> **Assigned task**: Scan the data beneath this task and copy each line that includes "California".

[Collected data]

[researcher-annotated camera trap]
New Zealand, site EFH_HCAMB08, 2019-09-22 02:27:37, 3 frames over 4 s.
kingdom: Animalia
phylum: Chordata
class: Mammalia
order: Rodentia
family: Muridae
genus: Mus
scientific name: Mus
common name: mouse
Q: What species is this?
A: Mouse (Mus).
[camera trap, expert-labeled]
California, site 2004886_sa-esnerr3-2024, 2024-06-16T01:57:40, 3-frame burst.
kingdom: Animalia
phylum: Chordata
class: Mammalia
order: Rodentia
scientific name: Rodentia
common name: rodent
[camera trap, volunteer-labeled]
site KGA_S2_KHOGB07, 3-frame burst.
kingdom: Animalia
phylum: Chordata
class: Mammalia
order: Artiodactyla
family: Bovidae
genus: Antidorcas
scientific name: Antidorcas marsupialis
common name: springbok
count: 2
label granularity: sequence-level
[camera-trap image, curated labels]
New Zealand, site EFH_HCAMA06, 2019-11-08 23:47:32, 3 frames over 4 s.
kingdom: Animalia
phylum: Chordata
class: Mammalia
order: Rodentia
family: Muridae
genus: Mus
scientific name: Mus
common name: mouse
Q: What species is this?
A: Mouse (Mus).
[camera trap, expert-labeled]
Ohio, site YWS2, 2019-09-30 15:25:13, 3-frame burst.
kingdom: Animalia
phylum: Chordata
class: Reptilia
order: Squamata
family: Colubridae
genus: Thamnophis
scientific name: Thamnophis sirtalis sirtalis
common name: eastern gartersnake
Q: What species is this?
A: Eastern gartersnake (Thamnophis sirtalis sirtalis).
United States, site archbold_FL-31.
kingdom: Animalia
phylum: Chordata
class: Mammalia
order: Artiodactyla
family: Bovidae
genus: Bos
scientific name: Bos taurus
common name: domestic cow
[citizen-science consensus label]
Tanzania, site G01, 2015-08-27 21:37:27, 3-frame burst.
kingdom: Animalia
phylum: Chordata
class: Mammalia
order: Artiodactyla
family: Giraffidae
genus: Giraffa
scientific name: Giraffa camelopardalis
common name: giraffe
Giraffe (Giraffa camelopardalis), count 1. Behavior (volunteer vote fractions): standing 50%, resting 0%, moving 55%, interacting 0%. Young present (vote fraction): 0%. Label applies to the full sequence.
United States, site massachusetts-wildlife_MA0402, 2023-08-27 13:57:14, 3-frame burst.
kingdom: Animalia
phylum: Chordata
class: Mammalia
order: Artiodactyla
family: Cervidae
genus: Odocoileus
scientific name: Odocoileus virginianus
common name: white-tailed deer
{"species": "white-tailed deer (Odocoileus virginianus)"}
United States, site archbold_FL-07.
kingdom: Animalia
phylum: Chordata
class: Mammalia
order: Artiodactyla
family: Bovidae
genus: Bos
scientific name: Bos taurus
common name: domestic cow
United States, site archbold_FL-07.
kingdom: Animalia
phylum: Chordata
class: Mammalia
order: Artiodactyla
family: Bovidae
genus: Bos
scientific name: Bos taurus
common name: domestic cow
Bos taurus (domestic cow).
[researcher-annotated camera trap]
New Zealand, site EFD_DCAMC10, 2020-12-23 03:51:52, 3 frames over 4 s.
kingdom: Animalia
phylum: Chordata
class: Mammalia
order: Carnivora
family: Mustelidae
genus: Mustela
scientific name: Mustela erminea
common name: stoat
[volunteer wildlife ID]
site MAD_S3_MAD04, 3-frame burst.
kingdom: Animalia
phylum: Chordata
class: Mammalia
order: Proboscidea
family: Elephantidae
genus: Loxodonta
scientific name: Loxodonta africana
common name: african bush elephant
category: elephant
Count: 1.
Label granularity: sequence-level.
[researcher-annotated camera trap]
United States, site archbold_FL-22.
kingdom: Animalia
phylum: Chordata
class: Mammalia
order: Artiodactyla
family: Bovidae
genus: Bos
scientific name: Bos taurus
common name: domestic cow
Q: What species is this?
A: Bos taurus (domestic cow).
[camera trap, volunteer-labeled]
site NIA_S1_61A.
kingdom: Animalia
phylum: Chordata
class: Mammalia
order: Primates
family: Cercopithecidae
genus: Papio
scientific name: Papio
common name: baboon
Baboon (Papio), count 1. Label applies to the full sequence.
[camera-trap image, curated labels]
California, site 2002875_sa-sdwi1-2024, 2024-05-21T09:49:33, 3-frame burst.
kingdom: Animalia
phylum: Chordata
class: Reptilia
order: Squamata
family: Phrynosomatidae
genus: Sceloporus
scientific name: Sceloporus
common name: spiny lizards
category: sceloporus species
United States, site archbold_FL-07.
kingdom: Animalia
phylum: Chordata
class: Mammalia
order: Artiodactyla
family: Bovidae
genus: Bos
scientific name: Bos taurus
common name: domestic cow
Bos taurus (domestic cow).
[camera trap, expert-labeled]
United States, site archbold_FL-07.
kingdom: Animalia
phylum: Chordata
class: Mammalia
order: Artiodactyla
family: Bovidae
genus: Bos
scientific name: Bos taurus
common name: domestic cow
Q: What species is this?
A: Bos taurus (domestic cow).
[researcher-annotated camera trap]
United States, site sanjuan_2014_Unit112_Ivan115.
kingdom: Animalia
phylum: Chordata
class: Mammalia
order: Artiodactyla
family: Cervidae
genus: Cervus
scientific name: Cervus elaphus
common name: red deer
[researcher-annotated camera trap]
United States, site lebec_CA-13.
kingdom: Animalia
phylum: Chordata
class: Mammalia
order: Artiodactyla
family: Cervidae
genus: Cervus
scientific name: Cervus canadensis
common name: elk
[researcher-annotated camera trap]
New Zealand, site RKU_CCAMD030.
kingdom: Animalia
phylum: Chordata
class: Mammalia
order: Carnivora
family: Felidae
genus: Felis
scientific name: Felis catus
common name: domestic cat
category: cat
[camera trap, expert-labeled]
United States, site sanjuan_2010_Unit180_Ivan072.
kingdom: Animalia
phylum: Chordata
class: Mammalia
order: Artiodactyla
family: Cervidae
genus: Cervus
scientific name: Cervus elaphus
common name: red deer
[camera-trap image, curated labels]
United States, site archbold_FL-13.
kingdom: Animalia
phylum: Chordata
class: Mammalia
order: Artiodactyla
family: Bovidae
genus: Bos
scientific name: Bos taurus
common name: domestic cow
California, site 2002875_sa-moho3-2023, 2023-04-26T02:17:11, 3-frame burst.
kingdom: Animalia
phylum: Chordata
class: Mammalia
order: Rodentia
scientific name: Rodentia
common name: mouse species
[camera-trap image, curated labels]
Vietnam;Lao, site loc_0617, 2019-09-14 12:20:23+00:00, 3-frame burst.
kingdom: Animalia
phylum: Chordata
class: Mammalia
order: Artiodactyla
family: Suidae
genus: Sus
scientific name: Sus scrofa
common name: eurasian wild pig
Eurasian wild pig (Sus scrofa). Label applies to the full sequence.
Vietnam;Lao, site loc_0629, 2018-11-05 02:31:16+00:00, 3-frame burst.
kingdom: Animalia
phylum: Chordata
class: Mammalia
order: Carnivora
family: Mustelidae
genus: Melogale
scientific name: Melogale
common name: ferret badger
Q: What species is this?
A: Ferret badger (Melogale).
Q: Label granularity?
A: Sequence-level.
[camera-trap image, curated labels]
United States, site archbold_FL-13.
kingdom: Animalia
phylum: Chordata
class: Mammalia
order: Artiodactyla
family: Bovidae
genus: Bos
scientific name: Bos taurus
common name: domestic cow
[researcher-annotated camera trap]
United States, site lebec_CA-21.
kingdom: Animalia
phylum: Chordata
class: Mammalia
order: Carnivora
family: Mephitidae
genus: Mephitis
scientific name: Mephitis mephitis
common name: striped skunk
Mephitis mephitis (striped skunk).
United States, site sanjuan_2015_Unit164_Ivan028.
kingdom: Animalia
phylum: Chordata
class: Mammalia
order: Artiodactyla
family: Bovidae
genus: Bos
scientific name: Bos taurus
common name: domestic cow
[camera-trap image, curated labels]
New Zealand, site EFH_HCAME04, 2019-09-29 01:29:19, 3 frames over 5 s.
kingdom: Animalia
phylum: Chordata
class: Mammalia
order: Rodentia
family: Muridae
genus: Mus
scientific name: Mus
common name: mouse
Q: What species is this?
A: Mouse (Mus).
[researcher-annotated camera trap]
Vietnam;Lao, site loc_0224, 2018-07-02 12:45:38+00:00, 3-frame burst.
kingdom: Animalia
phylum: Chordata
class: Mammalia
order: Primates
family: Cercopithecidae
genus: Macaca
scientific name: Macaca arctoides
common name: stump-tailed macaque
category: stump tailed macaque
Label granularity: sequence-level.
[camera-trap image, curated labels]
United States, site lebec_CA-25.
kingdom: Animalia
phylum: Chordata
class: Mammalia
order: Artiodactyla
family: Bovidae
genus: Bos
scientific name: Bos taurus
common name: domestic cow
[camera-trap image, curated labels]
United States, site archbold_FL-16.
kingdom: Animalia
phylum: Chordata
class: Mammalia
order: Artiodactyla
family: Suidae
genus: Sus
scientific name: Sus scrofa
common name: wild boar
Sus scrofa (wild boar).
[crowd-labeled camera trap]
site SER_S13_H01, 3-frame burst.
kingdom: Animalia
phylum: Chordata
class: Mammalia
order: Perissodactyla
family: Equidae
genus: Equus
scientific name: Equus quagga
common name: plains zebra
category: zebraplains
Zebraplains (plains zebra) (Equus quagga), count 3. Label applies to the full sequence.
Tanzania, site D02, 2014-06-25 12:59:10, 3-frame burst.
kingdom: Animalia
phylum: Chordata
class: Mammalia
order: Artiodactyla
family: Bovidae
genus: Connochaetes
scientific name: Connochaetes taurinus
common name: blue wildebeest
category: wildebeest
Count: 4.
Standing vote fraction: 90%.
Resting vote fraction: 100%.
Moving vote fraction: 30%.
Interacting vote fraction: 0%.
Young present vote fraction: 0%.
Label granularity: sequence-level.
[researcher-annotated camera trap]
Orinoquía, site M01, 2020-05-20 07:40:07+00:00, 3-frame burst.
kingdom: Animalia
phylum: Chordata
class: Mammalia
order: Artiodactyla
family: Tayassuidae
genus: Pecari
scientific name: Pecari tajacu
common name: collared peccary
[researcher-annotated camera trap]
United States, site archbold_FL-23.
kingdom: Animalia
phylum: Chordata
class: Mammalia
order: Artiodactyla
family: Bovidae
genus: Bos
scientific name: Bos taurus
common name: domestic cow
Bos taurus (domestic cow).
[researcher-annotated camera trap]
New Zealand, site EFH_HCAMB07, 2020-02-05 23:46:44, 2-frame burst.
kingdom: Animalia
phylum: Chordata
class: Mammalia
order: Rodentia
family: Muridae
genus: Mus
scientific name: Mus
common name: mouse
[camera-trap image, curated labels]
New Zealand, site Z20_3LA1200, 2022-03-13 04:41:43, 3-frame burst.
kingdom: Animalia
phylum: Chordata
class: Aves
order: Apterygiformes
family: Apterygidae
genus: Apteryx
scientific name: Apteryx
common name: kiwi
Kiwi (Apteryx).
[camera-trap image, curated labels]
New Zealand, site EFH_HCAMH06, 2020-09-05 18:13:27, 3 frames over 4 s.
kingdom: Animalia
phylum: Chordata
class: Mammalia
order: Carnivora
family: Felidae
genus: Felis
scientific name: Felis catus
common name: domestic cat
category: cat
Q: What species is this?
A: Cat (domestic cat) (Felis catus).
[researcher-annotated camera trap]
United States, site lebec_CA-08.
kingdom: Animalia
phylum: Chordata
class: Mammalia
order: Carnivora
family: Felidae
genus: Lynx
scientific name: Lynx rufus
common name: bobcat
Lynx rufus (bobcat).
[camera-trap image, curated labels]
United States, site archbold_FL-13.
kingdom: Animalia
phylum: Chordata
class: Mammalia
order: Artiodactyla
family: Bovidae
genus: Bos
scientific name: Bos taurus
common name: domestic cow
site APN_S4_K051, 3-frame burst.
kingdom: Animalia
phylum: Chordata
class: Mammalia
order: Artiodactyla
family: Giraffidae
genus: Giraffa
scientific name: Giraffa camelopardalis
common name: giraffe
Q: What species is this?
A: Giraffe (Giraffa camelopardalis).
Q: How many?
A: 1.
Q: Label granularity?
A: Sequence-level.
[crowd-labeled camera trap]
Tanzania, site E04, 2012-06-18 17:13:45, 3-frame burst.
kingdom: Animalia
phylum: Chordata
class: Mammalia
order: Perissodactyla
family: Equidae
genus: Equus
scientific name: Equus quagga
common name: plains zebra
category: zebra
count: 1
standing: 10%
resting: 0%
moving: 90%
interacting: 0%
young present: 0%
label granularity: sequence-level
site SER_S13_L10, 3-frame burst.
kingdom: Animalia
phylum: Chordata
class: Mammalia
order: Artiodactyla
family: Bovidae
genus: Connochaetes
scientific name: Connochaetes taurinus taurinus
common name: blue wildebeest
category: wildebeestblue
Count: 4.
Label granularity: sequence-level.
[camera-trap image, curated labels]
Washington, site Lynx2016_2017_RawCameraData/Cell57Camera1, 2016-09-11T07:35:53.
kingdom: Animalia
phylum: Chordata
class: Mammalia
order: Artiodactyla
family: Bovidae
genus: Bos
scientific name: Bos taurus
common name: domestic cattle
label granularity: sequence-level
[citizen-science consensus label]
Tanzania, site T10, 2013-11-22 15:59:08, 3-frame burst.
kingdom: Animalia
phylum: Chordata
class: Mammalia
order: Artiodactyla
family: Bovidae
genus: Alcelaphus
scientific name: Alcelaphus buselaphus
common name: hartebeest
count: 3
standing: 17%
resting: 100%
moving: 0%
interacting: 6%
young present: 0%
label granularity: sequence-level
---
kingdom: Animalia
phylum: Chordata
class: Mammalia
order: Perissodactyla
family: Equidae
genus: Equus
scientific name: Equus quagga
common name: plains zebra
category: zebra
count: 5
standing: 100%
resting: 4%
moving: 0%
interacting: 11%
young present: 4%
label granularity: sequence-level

> **Solved problem**:
California, site 2004886_sa-esnerr3-2024, 2024-06-16T01:57:40, 3-frame burst.
California, site 2002875_sa-sdwi1-2024, 2024-05-21T09:49:33, 3-frame burst.
California, site 2002875_sa-moho3-2023, 2023-04-26T02:17:11, 3-frame burst.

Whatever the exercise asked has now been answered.